Are you able to retype all the records below exactly?

[Questions about scene geometry]
** begin **

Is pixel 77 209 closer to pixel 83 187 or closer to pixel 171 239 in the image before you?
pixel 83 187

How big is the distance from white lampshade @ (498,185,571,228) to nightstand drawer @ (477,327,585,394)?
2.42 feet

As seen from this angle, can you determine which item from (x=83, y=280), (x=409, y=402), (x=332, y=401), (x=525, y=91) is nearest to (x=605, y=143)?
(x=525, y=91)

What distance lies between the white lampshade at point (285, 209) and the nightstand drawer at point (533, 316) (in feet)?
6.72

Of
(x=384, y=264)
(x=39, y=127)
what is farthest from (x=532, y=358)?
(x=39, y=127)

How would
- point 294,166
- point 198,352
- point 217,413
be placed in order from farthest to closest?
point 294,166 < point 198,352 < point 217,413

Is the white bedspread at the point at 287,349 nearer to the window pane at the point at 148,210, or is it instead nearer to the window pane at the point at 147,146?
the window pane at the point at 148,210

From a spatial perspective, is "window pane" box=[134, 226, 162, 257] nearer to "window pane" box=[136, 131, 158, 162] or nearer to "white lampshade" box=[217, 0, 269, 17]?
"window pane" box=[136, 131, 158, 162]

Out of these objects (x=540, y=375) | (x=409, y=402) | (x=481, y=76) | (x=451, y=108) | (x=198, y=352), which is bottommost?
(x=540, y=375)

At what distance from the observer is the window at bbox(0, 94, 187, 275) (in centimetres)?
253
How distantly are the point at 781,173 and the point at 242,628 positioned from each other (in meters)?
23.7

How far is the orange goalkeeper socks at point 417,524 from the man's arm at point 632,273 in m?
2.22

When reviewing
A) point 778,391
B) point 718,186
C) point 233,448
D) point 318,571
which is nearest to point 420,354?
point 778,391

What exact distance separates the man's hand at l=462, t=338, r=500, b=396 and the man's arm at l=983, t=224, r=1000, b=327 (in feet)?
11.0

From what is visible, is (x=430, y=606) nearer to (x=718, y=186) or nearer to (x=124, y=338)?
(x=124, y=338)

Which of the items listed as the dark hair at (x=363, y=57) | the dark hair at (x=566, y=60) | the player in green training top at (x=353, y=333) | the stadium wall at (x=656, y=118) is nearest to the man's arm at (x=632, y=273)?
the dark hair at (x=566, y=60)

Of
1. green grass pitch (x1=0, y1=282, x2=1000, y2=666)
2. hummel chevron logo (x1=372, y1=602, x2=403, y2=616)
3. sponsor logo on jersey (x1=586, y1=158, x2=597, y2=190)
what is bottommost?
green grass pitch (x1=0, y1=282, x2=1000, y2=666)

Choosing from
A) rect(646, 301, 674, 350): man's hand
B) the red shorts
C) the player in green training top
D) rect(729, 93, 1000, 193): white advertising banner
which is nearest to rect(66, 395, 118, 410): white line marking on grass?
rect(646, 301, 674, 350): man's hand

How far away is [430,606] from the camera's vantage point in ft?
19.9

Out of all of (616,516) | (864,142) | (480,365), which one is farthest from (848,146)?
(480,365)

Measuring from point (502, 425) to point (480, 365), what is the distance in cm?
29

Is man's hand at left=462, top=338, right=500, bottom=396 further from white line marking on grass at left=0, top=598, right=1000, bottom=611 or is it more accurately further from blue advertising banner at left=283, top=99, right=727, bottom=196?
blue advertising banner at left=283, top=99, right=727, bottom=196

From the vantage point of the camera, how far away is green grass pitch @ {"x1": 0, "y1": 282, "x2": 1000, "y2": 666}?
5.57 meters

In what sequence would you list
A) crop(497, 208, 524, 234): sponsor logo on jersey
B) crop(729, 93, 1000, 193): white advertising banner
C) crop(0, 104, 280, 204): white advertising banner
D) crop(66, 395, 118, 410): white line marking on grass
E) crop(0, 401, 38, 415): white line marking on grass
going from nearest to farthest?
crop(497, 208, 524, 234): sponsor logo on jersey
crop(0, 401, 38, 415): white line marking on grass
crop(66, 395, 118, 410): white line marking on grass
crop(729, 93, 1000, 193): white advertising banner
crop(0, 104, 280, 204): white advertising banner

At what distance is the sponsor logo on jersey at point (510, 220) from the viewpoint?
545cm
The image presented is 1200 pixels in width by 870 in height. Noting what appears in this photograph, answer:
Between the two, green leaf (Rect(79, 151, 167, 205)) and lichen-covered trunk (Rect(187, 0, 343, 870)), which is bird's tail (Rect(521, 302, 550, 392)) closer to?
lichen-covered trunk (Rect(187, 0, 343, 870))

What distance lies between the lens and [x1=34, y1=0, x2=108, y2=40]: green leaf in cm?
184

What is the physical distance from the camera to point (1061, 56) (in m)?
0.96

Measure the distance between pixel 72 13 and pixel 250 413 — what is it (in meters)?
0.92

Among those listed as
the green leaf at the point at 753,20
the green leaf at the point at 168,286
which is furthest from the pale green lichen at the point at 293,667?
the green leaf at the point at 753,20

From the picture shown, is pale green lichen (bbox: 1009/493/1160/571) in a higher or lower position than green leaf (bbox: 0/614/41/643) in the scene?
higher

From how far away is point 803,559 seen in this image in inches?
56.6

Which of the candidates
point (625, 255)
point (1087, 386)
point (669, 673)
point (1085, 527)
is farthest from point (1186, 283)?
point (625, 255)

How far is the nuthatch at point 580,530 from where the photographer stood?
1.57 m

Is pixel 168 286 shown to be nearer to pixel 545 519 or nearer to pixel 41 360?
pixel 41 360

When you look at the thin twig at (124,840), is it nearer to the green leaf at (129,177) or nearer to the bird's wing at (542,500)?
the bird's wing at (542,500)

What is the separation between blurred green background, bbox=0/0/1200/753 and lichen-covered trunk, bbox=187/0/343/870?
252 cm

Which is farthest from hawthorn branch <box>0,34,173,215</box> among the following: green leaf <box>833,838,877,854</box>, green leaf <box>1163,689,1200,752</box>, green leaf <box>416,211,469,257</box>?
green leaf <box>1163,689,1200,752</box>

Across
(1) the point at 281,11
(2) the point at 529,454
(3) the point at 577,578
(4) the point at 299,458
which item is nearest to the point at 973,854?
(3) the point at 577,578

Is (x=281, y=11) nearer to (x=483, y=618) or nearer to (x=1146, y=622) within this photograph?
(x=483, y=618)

** end **

# The solution
Is pixel 77 209 closer to pixel 83 187 or closer to pixel 171 239 in the image before you?
pixel 83 187

How big is the distance from white lampshade @ (498,185,571,228) to nightstand drawer @ (477,327,585,394)?
2.42 feet

As seen from this angle, can you determine which item from (x=83, y=280), (x=409, y=402), (x=332, y=401), (x=525, y=91) is nearest to (x=605, y=143)?
(x=525, y=91)

What distance lies between the white lampshade at point (285, 209) and the nightstand drawer at point (533, 316) (in feet)?
6.72

Of
(x=384, y=264)
(x=39, y=127)
what is farthest from (x=532, y=358)?
(x=39, y=127)

How would
- point 294,166
- point 198,352
- point 217,413
be placed in order from farthest to closest?
point 294,166 < point 198,352 < point 217,413

Is the white bedspread at the point at 287,349 nearer to the window pane at the point at 148,210, or is it instead nearer to the window pane at the point at 147,146?
the window pane at the point at 148,210

From a spatial perspective, is "window pane" box=[134, 226, 162, 257] nearer to "window pane" box=[136, 131, 158, 162] or nearer to "white lampshade" box=[217, 0, 269, 17]?
"window pane" box=[136, 131, 158, 162]

Out of these objects (x=540, y=375) | (x=409, y=402) | (x=481, y=76) | (x=451, y=108) | (x=198, y=352), which is bottommost?
(x=540, y=375)

At what distance from the observer is the window at bbox(0, 94, 187, 275) (in centimetres)?
253
How distantly are the point at 781,173 and the point at 242,628 positioned from each other (in meters)?
23.7

How far is the orange goalkeeper socks at point 417,524 from the man's arm at point 632,273 in m?
2.22

When reviewing
A) point 778,391
B) point 718,186
C) point 233,448
D) point 318,571
which is nearest to point 420,354?
point 778,391

What exact distance separates the man's hand at l=462, t=338, r=500, b=396 and the man's arm at l=983, t=224, r=1000, b=327 (in feet)?
11.0

From what is visible, is (x=430, y=606) nearer to (x=718, y=186) or nearer to (x=124, y=338)?
(x=124, y=338)

Which of the items listed as the dark hair at (x=363, y=57) | the dark hair at (x=566, y=60) | the player in green training top at (x=353, y=333) | the stadium wall at (x=656, y=118) is nearest to the man's arm at (x=632, y=273)?
the dark hair at (x=566, y=60)

Of
1. green grass pitch (x1=0, y1=282, x2=1000, y2=666)
2. hummel chevron logo (x1=372, y1=602, x2=403, y2=616)
3. sponsor logo on jersey (x1=586, y1=158, x2=597, y2=190)
what is bottommost?
green grass pitch (x1=0, y1=282, x2=1000, y2=666)

Choosing from
A) rect(646, 301, 674, 350): man's hand
B) the red shorts
C) the player in green training top
D) rect(729, 93, 1000, 193): white advertising banner
which is nearest to rect(66, 395, 118, 410): white line marking on grass?
rect(646, 301, 674, 350): man's hand

How far away is [430,606] from the camera's vantage point in ft?
19.9

Out of all of (616,516) | (864,142) | (480,365), which one is farthest from (848,146)?
(480,365)

Measuring from point (502, 425) to point (480, 365), what is the distance in cm?
29

Is man's hand at left=462, top=338, right=500, bottom=396 further from white line marking on grass at left=0, top=598, right=1000, bottom=611 or is it more accurately further from blue advertising banner at left=283, top=99, right=727, bottom=196?
blue advertising banner at left=283, top=99, right=727, bottom=196

From the vantage point of the camera, how far away is green grass pitch @ {"x1": 0, "y1": 282, "x2": 1000, "y2": 666}?
5.57 meters

In what sequence would you list
A) crop(497, 208, 524, 234): sponsor logo on jersey
B) crop(729, 93, 1000, 193): white advertising banner
C) crop(0, 104, 280, 204): white advertising banner
D) crop(66, 395, 118, 410): white line marking on grass
E) crop(0, 401, 38, 415): white line marking on grass
going from nearest to farthest?
crop(497, 208, 524, 234): sponsor logo on jersey
crop(0, 401, 38, 415): white line marking on grass
crop(66, 395, 118, 410): white line marking on grass
crop(729, 93, 1000, 193): white advertising banner
crop(0, 104, 280, 204): white advertising banner

At what distance is the sponsor logo on jersey at point (510, 220) from the viewpoint?
545cm
The image presented is 1200 pixels in width by 870 in height. Noting what appears in this photograph, answer:
Between the two, green leaf (Rect(79, 151, 167, 205)) and lichen-covered trunk (Rect(187, 0, 343, 870)), which is bird's tail (Rect(521, 302, 550, 392)) closer to?
lichen-covered trunk (Rect(187, 0, 343, 870))

What distance lies between the lens and [x1=34, y1=0, x2=108, y2=40]: green leaf in cm?
184

What is the physical distance from the camera to point (1061, 56) (in m)?
0.96

Measure the distance between pixel 72 13 and pixel 250 413 — what is it (in meters)?
0.92

Among those listed as
the green leaf at the point at 753,20
the green leaf at the point at 168,286
which is furthest from the pale green lichen at the point at 293,667?
the green leaf at the point at 753,20

From the picture shown, is pale green lichen (bbox: 1009/493/1160/571) in a higher or lower position than green leaf (bbox: 0/614/41/643) in the scene?
higher

From how far away is point 803,559 seen in this image in inches?
56.6

Which of the candidates
point (625, 255)
point (1087, 386)
point (669, 673)
point (1085, 527)
is farthest from point (1186, 283)?
point (625, 255)

How far is the nuthatch at point 580,530 from where the photographer stood?
1.57 m

Is pixel 168 286 shown to be nearer to pixel 545 519 or nearer to pixel 41 360?
pixel 41 360

When you look at the thin twig at (124,840), is it nearer to the green leaf at (129,177) or nearer to the bird's wing at (542,500)?
the bird's wing at (542,500)

What is the separation between blurred green background, bbox=0/0/1200/753 and lichen-covered trunk, bbox=187/0/343/870?
252 cm

Which is farthest from hawthorn branch <box>0,34,173,215</box> among the following: green leaf <box>833,838,877,854</box>, green leaf <box>1163,689,1200,752</box>, green leaf <box>416,211,469,257</box>?
green leaf <box>1163,689,1200,752</box>

Across
(1) the point at 281,11
(2) the point at 529,454
(3) the point at 577,578
(4) the point at 299,458
which item is nearest to the point at 973,854?
(3) the point at 577,578

Is (x=281, y=11) nearer to (x=483, y=618) or nearer to (x=1146, y=622) within this photograph?
(x=483, y=618)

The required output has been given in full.